## The problem
Answer these questions from the Kafka integration example:
1. What client port is set for ZooKeeper in the Docker Compose setup?
2. What consumer group name is passed when the subscriber is created?
3. To which topic are the messages published?

Kafka Integration Example

Apache Kafka is a distributed streaming platform designed for high-throughput, fault-tolerant message streaming. Kincir provides seamless integration with Kafka through its unified interface.

Prerequisites

Before running these examples, ensure you have Kafka installed and running:

# Using Docker Compose
version: '3.8'
services:
  zookeeper:
    image: confluentinc/cp-zookeeper:latest
    environment:
      ZOOKEEPER_CLIENT_PORT: 2181
      ZOOKEEPER_TICK_TIME: 2000
    ports:
      - "2181:2181"

  kafka:
    image: confluentinc/cp-kafka:latest
    depends_on:
      - zookeeper
    ports:
      - "9092:9092"
    environment:
      KAFKA_BROKER_ID: 1
      KAFKA_ZOOKEEPER_CONNECT: zookeeper:2181
      KAFKA_ADVERTISED_LISTENERS: PLAINTEXT://localhost:9092
      KAFKA_OFFSETS_TOPIC_REPLICATION_FACTOR: 1

# Start with: docker-compose up -d

Basic Usage

Simple Producer-Consumer

use kincir::kafka::{KafkaPublisher, KafkaSubscriber};
use kincir::{Publisher, Subscriber, Message};

#[tokio::main]
async fn main() -> Result<(), Box<dyn std::error::Error + Send + Sync>> {
    // Create Kafka publisher and subscriber
    let publisher = KafkaPublisher::new("localhost:9092");
    let mut subscriber = KafkaSubscriber::new("localhost:9092", "my-consumer-group");

    // Subscribe to a topic
    subscriber.subscribe("user-events").await?;
    
    // Publish messages
    let messages = vec![
        Message::new(b"User registered: alice@example.com".to_vec())
            .with_metadata("event_type", "user_registration")
            .with_metadata("user_id", "alice123")
            .with_metadata("timestamp", &chrono::Utc::now().to_rfc3339()),
            
        Message::new(b"User logged in: alice@example.com".to_vec())
            .with_metadata("event_type", "user_login")
            .with_metadata("user_id", "alice123")
            .with_metadata("ip_address", "192.168.1.100"),
    ];
    
    publisher.publish("user-events", messages).await?;
    
    // Consume messages
    for _ in 0..2 {
        let message = subscriber.receive().await?;
        println!("Received: {:?}", String::from_utf8_lossy(&message.payload));
        println!("Event type: {:?}", message.get_metadata("event_type"));
    }
    
    Ok(())

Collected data

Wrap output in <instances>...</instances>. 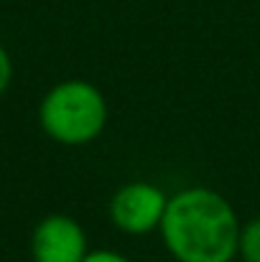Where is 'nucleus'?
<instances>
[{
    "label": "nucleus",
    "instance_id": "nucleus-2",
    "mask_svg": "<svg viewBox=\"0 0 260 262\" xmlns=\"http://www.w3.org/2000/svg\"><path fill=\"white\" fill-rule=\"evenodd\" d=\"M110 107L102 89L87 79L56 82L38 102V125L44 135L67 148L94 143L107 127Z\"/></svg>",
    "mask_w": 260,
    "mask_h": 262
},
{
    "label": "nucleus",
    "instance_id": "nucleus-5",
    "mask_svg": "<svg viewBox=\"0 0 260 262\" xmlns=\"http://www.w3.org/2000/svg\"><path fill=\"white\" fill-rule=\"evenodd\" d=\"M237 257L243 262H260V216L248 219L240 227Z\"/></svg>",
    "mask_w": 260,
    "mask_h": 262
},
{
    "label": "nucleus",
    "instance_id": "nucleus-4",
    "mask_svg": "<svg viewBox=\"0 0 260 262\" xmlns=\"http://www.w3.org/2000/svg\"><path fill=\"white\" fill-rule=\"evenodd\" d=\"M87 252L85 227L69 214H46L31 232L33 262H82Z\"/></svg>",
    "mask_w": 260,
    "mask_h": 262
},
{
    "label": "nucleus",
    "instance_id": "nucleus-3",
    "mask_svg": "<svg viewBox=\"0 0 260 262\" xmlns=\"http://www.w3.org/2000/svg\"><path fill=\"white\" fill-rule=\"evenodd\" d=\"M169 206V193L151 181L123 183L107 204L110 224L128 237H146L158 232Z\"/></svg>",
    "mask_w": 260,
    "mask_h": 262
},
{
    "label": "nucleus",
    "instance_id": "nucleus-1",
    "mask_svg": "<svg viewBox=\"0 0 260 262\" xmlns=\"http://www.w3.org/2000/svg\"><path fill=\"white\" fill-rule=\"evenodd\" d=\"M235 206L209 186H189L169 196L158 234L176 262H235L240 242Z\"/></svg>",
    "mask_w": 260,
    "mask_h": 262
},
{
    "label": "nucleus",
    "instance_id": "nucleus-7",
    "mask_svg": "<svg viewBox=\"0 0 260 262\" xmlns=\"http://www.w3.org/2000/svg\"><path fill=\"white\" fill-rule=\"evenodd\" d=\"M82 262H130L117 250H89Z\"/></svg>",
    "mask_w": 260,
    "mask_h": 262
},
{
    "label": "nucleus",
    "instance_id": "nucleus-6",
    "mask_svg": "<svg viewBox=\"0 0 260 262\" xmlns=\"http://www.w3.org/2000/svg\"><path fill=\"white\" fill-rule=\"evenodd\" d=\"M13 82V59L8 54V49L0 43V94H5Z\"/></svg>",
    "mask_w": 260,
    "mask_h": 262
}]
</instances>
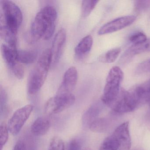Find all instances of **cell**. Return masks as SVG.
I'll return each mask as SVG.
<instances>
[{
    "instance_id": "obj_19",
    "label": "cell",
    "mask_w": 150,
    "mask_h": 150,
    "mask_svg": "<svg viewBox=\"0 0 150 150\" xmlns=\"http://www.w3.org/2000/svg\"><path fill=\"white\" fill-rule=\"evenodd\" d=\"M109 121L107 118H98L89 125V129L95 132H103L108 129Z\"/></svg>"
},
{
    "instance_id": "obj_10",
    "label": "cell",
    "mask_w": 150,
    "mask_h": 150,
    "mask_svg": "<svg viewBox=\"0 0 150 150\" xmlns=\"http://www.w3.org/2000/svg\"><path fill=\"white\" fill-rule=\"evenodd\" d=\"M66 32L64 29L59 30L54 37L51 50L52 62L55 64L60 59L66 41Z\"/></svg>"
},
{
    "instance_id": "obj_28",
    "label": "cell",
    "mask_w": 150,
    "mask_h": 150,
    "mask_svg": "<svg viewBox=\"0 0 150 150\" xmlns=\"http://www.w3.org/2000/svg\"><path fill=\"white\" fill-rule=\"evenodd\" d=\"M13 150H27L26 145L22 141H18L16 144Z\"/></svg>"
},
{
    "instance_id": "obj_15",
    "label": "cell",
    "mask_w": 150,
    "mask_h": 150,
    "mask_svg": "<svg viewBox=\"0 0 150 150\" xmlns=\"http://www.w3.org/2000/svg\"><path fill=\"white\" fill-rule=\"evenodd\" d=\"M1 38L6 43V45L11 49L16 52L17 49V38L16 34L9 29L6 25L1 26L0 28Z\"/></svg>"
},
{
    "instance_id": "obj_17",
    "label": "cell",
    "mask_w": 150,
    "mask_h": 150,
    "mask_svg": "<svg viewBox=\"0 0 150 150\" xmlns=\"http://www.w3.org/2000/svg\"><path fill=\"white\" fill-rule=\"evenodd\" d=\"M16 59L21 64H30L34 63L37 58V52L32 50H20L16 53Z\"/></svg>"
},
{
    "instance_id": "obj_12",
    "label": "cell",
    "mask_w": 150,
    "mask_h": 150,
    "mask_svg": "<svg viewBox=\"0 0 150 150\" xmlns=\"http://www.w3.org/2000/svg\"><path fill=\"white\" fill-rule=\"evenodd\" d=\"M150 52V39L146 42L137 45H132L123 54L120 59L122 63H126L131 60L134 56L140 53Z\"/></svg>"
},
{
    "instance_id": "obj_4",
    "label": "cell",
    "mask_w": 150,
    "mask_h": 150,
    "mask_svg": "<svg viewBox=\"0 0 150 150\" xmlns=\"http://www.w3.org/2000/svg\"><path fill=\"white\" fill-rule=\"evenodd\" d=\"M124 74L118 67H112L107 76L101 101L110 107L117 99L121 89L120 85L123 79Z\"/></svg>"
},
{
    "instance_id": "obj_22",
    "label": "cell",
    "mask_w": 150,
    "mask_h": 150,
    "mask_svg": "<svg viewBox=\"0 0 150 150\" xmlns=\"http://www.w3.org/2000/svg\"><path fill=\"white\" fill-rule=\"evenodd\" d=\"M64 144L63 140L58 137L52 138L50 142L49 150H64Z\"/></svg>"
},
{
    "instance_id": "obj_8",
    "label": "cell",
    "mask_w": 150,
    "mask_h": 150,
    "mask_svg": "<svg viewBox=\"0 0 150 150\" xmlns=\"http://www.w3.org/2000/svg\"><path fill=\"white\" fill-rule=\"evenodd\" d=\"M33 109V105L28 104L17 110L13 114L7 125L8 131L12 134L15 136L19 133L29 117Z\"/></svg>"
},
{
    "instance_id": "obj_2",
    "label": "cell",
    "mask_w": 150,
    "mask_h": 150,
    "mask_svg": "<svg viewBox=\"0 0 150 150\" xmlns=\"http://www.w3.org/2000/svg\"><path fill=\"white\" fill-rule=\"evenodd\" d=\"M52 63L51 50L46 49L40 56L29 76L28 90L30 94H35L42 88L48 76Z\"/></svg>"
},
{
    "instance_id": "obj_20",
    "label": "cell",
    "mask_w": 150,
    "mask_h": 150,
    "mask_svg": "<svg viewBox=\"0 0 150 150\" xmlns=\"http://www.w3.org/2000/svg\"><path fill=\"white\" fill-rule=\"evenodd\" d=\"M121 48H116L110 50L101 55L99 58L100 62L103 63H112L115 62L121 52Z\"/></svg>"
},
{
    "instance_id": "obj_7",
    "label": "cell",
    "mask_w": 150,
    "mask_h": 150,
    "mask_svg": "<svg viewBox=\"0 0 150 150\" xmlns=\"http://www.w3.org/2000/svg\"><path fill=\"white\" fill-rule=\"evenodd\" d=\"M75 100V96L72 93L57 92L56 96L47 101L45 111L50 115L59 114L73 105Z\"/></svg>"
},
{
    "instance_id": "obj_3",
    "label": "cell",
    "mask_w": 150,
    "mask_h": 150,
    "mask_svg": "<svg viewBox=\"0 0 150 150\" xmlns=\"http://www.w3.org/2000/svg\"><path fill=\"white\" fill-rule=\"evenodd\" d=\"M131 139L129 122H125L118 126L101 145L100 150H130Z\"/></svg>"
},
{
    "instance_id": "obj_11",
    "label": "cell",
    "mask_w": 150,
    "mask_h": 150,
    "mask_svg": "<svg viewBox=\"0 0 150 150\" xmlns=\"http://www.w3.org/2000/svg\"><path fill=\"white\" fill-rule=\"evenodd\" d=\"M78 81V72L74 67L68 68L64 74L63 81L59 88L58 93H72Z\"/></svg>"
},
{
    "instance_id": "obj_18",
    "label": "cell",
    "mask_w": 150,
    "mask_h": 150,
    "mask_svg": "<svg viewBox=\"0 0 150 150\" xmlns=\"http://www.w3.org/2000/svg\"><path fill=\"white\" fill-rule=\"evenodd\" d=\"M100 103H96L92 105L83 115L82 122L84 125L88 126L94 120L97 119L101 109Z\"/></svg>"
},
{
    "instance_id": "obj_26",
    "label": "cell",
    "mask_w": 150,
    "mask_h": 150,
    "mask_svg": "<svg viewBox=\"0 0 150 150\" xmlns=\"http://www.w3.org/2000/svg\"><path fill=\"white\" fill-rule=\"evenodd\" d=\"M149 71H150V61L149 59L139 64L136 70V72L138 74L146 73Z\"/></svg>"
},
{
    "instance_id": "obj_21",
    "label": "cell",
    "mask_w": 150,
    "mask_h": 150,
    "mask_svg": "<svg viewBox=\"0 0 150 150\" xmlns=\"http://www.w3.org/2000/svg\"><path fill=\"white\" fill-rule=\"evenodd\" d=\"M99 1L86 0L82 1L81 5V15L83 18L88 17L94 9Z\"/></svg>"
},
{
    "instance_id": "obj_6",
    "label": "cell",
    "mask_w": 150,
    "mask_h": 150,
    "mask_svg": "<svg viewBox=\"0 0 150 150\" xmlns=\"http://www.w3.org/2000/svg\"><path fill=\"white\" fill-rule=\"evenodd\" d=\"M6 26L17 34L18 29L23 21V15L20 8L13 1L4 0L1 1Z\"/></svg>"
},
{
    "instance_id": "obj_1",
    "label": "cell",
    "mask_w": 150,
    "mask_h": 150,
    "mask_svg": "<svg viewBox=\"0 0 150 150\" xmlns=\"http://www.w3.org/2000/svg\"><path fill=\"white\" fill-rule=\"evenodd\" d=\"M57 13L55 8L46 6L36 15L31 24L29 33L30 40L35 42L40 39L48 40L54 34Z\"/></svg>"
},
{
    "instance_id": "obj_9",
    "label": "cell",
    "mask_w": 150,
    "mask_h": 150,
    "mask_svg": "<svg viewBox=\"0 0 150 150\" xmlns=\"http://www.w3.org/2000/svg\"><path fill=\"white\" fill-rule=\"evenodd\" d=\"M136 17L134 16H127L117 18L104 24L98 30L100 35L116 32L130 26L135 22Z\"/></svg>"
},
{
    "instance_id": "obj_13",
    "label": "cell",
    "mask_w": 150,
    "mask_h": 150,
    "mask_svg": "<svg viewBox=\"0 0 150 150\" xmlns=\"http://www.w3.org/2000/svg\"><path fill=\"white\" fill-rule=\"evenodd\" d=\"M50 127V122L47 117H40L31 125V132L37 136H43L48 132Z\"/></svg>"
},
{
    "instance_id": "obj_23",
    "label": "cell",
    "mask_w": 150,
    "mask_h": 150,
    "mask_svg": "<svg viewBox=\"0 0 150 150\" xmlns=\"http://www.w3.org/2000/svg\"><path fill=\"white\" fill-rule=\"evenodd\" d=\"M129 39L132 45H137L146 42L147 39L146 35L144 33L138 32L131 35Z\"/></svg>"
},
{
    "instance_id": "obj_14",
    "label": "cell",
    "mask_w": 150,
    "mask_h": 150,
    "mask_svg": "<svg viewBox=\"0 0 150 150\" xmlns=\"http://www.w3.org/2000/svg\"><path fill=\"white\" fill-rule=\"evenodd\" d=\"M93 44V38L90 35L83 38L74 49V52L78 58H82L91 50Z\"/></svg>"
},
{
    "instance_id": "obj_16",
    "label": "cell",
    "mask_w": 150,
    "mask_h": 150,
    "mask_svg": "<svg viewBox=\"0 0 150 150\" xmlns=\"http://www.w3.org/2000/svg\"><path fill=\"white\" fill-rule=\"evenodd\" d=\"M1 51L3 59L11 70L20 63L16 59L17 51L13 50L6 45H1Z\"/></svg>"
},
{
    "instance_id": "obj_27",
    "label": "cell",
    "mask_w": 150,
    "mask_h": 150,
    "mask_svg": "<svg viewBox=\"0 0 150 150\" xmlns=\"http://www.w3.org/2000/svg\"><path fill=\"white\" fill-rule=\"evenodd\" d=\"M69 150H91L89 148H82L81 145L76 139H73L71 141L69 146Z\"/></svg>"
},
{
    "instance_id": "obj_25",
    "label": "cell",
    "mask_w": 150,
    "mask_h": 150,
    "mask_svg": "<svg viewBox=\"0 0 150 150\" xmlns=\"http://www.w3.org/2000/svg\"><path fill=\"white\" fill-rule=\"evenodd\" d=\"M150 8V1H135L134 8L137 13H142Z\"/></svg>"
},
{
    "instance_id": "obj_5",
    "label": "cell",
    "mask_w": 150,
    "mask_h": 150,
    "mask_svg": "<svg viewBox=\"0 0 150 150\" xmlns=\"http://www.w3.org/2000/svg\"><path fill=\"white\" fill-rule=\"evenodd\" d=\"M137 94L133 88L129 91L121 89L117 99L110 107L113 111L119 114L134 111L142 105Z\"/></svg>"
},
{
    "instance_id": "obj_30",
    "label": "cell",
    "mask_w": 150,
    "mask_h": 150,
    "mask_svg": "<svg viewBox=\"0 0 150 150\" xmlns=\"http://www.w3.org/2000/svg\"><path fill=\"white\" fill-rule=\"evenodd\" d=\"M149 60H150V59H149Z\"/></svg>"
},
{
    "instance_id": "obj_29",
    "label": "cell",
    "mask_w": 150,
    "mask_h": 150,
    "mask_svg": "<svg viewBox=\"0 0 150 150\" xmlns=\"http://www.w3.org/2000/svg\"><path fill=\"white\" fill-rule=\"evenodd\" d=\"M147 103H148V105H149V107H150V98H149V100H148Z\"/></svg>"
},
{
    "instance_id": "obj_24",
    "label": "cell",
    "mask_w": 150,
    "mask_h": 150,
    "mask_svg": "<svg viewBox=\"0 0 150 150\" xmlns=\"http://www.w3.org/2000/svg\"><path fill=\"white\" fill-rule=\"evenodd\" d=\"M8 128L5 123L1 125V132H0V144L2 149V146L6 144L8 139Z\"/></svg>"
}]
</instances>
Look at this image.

## Finished task
1. 2181
2. my-consumer-group
3. user-events